# Marietta waterfowl



## Bass&Bucks

Any public access in or near marietta? We have a deer camp off rt 26 but never thought to waterfowl hunt down there


----------



## ducksdemise

Ohio river can be very good but is pretty dangerous 
If you are not prepared and careful


----------



## Bass&Bucks

I figured that. That stretch through marietta is a lot of water


----------



## BIG TURKEY

Real good hunting there been my second home for divers and puddle ducks . I got a buddy that lives close .


----------



## collegekid

Curious...What do you guys think it takes to be prepared to hunt the river? What are the most important safety tips compared to lake hunts etc..


----------



## freyedknot

#1 the shoreline is not always shallow. we pulled up to an island and the shore was 18 ft deep. check the bottom for hardness before stepping out of your rig. we had a spot of mud too deep to tell when you would hit bottom. current and debris along with the river barges are dangerous also.

### Records

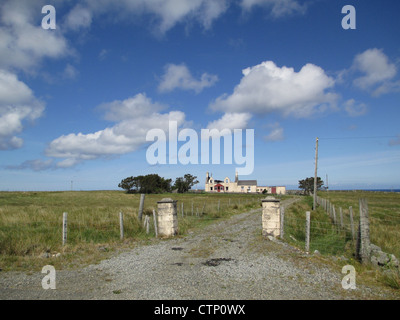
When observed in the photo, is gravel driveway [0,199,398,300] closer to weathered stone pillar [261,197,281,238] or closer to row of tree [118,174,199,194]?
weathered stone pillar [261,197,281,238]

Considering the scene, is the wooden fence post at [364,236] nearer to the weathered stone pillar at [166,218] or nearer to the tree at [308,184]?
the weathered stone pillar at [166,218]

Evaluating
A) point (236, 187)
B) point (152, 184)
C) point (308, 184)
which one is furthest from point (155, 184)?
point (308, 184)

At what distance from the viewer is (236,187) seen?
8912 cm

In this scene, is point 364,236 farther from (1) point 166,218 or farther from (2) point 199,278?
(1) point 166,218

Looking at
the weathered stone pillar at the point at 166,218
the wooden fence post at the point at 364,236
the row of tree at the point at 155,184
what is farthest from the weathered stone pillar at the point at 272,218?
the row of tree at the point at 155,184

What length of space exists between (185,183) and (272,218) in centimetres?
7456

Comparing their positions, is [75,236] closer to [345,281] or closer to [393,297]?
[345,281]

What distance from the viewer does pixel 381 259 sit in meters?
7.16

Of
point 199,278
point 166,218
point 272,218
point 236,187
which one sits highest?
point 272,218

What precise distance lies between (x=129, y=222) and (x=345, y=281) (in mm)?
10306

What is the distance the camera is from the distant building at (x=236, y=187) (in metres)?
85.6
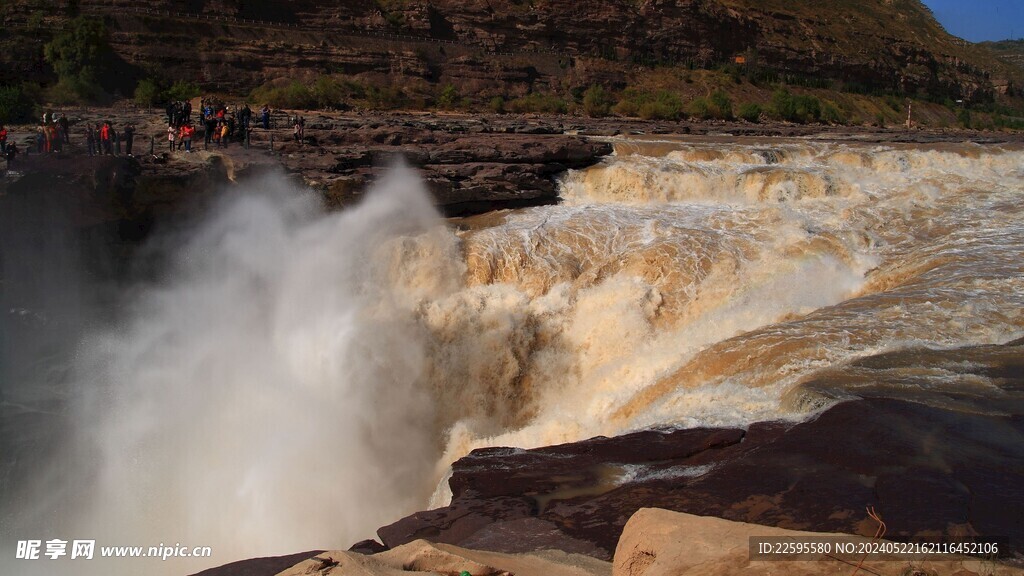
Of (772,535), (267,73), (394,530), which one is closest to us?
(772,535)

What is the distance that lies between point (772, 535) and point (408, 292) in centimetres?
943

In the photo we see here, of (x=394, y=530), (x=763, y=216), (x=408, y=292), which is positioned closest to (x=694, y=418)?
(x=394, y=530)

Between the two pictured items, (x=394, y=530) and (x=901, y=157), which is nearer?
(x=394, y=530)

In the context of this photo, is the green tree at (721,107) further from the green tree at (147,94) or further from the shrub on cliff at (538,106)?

--

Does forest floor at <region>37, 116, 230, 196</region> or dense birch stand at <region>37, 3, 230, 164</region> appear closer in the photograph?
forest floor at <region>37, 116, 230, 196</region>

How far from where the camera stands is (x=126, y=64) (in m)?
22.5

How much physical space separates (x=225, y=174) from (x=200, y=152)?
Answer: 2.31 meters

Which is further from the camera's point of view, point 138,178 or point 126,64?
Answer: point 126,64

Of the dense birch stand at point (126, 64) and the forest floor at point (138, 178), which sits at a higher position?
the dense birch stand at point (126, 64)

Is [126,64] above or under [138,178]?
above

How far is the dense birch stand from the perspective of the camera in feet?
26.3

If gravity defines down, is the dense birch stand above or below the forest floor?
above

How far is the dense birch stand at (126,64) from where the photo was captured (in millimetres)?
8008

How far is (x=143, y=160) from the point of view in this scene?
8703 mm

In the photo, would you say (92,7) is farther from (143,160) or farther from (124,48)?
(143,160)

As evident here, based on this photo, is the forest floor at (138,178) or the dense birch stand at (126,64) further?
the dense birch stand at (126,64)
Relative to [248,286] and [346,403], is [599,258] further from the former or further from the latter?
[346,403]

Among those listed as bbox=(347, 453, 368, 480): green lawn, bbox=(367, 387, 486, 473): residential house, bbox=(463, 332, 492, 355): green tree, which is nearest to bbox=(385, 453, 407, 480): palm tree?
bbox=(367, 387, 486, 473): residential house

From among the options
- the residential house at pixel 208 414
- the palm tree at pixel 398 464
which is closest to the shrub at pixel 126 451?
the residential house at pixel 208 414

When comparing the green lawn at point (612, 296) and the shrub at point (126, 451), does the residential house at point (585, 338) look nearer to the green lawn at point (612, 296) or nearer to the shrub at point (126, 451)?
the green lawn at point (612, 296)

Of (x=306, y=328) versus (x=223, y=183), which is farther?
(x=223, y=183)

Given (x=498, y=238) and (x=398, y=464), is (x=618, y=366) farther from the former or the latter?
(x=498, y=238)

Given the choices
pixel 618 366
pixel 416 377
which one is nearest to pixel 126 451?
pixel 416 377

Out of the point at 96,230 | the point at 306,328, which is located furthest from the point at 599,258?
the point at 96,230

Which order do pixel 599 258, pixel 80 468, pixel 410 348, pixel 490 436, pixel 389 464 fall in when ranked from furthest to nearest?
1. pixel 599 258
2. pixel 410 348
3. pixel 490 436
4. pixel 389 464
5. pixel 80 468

---

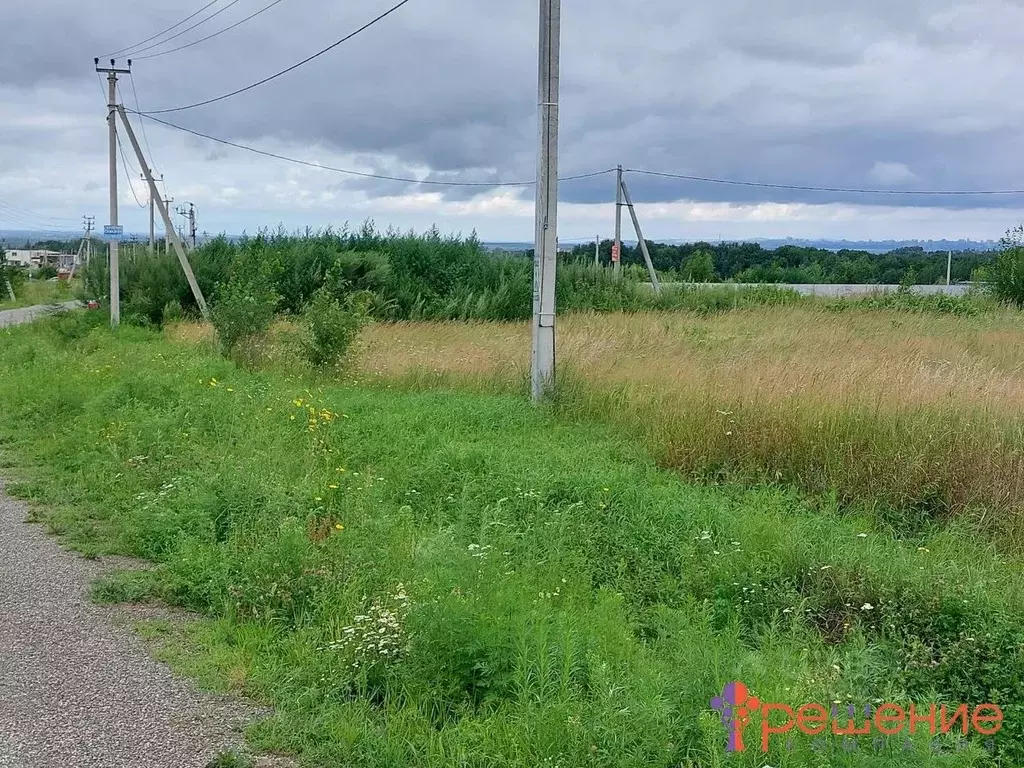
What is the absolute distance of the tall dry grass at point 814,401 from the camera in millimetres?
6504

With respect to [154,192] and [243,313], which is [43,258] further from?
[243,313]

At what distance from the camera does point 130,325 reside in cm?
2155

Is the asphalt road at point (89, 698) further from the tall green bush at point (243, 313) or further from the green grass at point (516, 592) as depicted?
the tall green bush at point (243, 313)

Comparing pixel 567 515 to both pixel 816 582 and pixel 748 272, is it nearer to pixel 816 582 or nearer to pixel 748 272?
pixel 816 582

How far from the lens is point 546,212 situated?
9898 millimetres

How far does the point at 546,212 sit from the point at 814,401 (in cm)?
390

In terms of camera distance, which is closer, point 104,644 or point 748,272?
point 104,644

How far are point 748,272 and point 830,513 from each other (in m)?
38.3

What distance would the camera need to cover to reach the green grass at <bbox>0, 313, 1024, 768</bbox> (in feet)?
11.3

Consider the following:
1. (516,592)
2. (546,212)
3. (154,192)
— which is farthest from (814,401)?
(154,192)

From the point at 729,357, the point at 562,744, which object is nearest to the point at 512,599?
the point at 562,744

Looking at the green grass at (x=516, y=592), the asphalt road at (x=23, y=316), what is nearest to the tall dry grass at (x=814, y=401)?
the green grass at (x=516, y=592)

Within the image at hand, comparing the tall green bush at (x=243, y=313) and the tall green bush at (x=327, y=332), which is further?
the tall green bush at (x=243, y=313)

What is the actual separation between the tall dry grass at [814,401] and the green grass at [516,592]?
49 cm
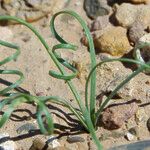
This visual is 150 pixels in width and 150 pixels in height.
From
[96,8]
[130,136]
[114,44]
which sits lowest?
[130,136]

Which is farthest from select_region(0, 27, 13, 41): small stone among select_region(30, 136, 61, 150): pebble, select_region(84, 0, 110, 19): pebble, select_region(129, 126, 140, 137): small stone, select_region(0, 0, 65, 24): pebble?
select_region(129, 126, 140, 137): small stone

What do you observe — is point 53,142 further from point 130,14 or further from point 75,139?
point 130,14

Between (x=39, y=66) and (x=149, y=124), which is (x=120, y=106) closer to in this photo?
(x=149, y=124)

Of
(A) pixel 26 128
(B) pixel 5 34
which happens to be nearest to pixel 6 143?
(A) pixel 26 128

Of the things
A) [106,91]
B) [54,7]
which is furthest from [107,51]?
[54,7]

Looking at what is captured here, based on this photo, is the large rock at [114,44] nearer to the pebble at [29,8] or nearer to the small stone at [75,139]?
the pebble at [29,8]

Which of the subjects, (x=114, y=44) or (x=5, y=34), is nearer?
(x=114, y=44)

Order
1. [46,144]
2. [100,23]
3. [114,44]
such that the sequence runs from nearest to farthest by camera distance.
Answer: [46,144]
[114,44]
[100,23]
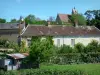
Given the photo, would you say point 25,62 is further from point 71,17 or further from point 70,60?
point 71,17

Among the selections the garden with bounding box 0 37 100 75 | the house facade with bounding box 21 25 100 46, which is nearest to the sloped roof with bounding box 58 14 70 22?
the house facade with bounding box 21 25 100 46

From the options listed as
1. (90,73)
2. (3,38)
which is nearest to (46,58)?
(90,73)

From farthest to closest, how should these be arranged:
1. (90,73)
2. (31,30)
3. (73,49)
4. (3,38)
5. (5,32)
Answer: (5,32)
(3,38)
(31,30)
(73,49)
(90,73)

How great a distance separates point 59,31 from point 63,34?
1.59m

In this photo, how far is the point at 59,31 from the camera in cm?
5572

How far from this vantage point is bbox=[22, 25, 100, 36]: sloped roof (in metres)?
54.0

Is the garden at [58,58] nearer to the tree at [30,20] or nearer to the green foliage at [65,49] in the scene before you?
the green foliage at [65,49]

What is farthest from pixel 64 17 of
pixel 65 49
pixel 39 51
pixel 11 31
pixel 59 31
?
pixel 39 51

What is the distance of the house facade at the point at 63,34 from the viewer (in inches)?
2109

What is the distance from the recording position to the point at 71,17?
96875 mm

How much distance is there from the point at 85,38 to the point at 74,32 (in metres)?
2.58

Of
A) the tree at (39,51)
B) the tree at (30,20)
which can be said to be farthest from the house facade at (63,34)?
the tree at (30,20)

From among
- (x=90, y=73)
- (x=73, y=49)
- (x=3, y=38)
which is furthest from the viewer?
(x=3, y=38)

### Work to be completed
Quote the Marietta waterfowl thread word for word, between "Real good hunting" and "lake hunts etc..", inclusive.

### Finished answer
Real good hunting there been my second home for divers and puddle ducks . I got a buddy that lives close .


----------



## collegekid

Curious...What do you guys think it takes to be prepared to hunt the river? What are the most important safety tips compared to lake hunts etc..